Your instructions:
Your answer should be one number: the count of lines in these entries that hold the word "labeled".
::: Listed records :::
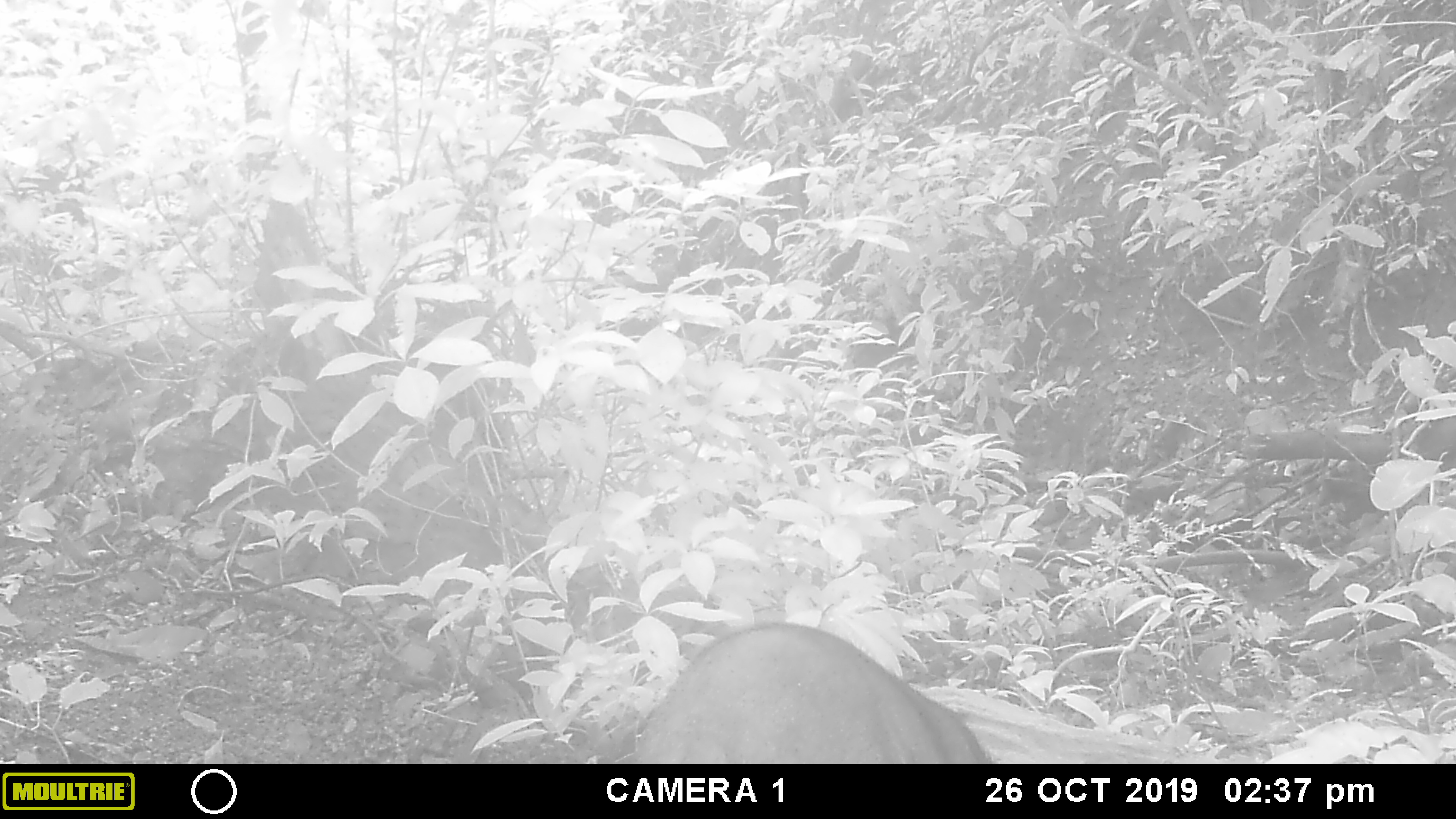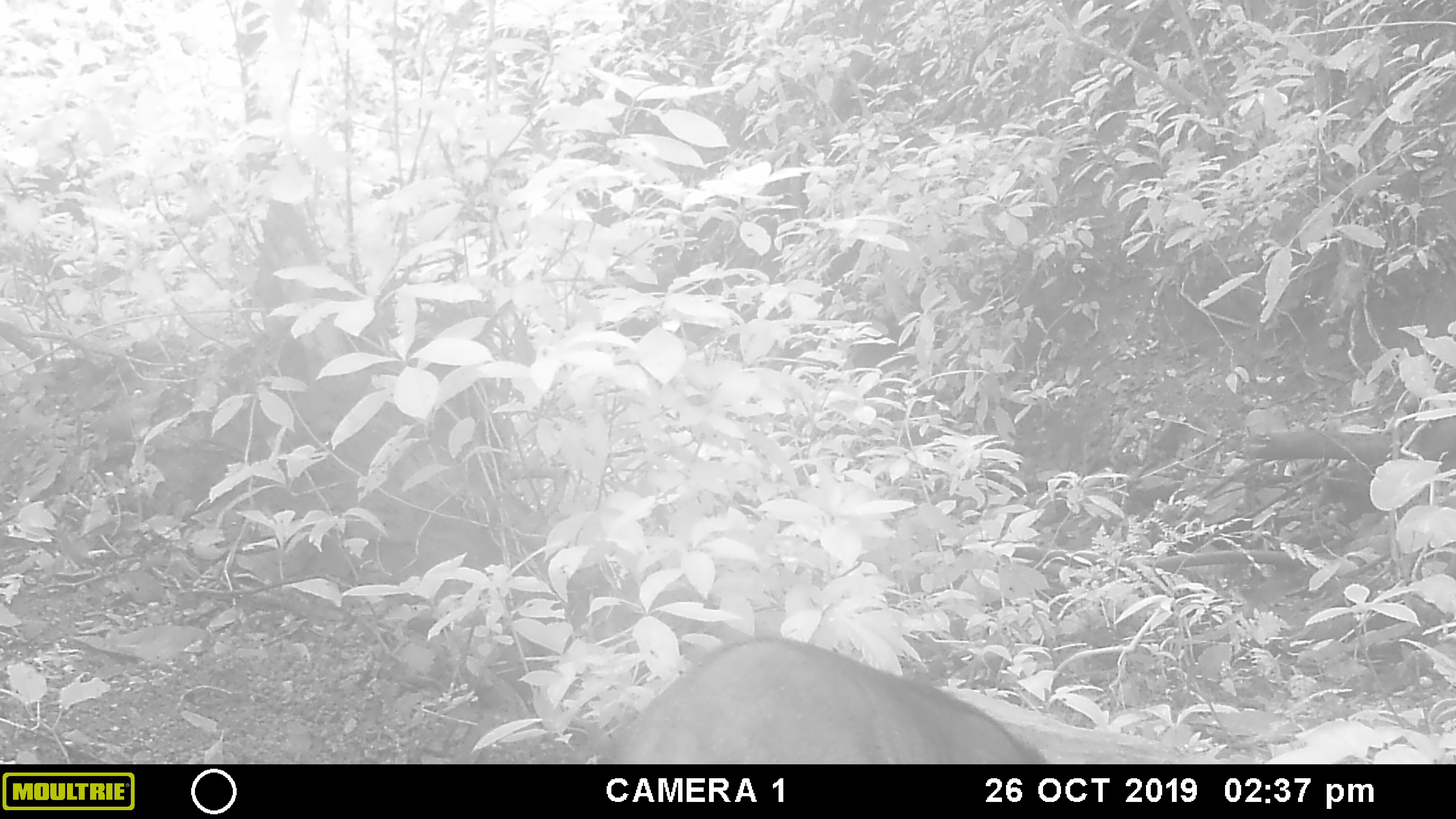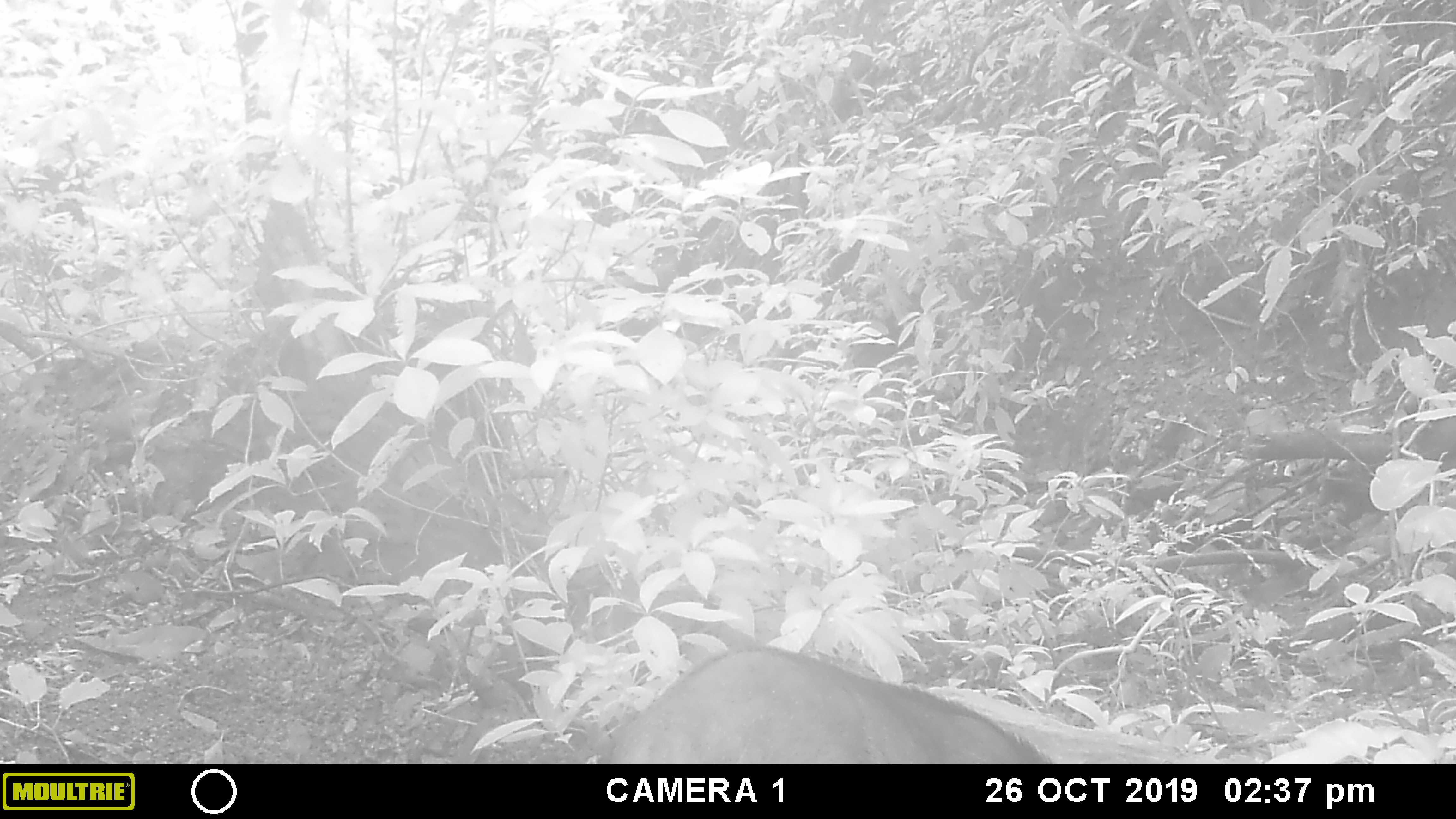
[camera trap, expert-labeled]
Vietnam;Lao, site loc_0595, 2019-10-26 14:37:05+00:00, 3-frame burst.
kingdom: Animalia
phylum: Chordata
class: Mammalia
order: Artiodactyla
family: Suidae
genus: Sus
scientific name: Sus scrofa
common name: eurasian wild pig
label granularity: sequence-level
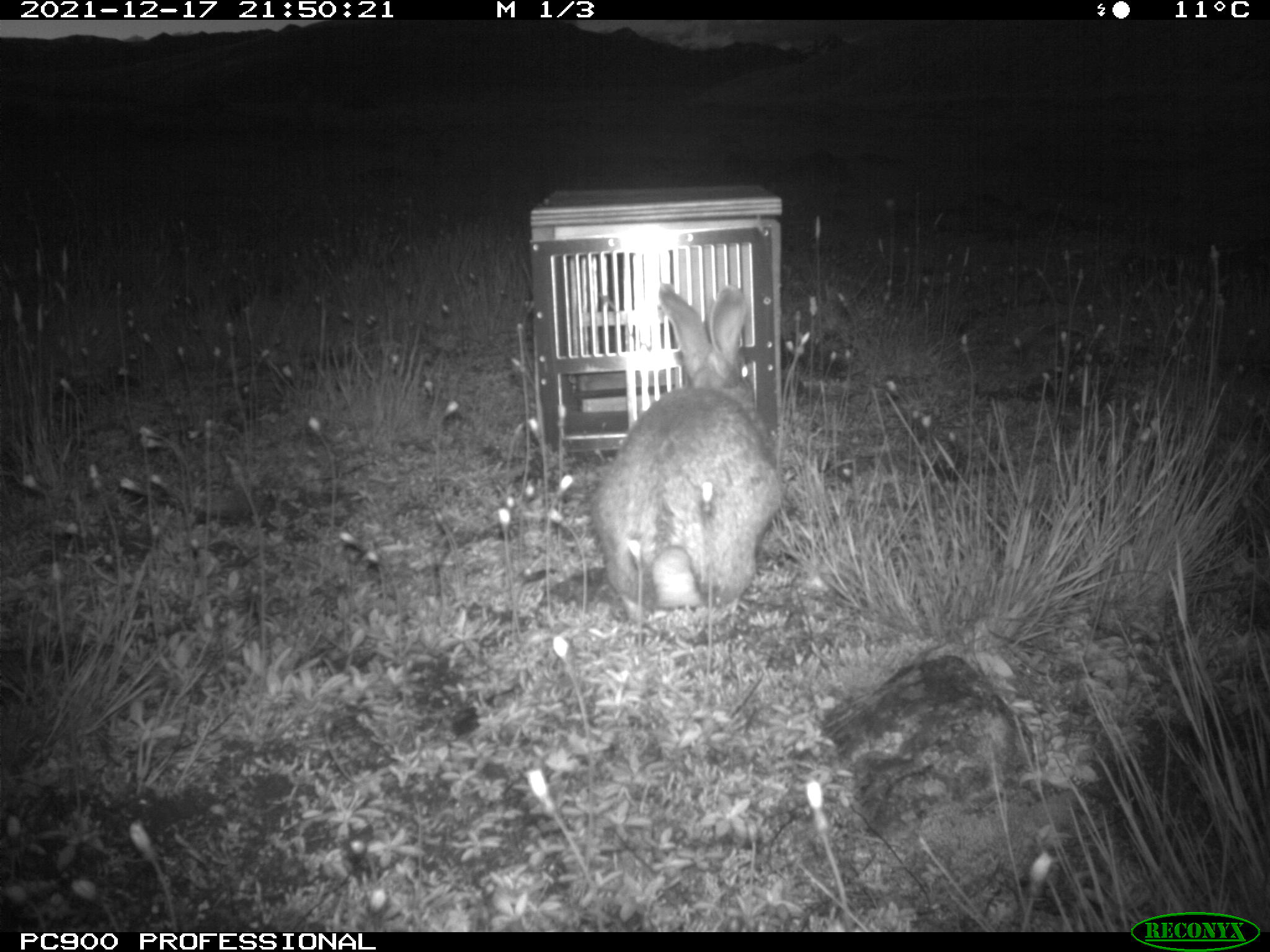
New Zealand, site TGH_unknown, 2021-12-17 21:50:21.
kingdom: Animalia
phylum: Chordata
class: Mammalia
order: Lagomorpha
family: Leporidae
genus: Oryctolagus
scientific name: Oryctolagus cuniculus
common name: european rabbit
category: rabbit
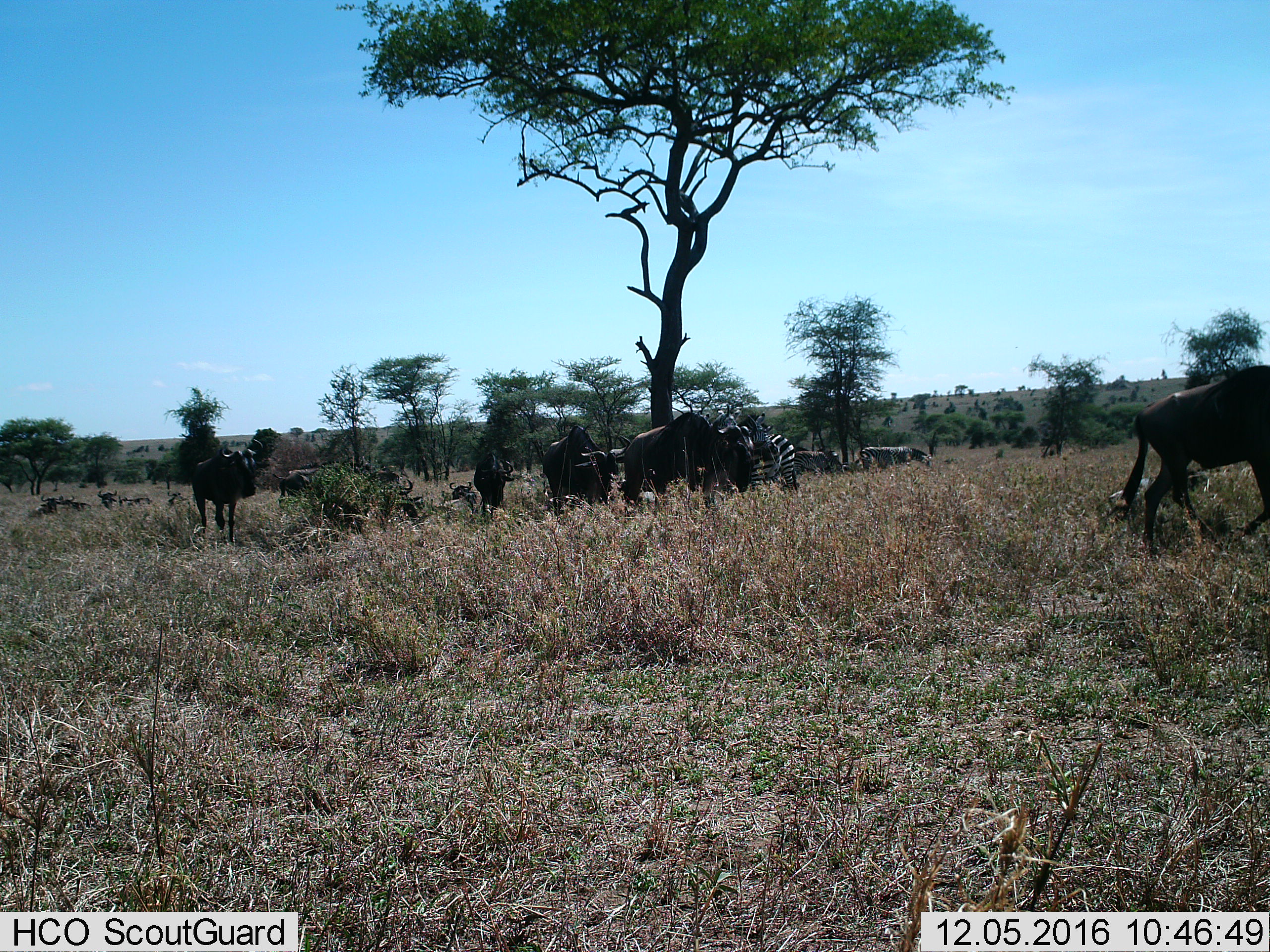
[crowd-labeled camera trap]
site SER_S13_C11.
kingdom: Animalia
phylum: Chordata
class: Mammalia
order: Artiodactyla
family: Bovidae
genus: Connochaetes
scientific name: Connochaetes taurinus taurinus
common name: blue wildebeest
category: wildebeestblue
Wildebeestblue (blue wildebeest) (Connochaetes taurinus taurinus), count 11-50. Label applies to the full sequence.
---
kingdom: Animalia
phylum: Chordata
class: Mammalia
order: Perissodactyla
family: Equidae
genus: Equus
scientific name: Equus quagga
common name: plains zebra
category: zebraplains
Zebraplains (plains zebra) (Equus quagga), count 4. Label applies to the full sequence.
:::
Expected answer:
2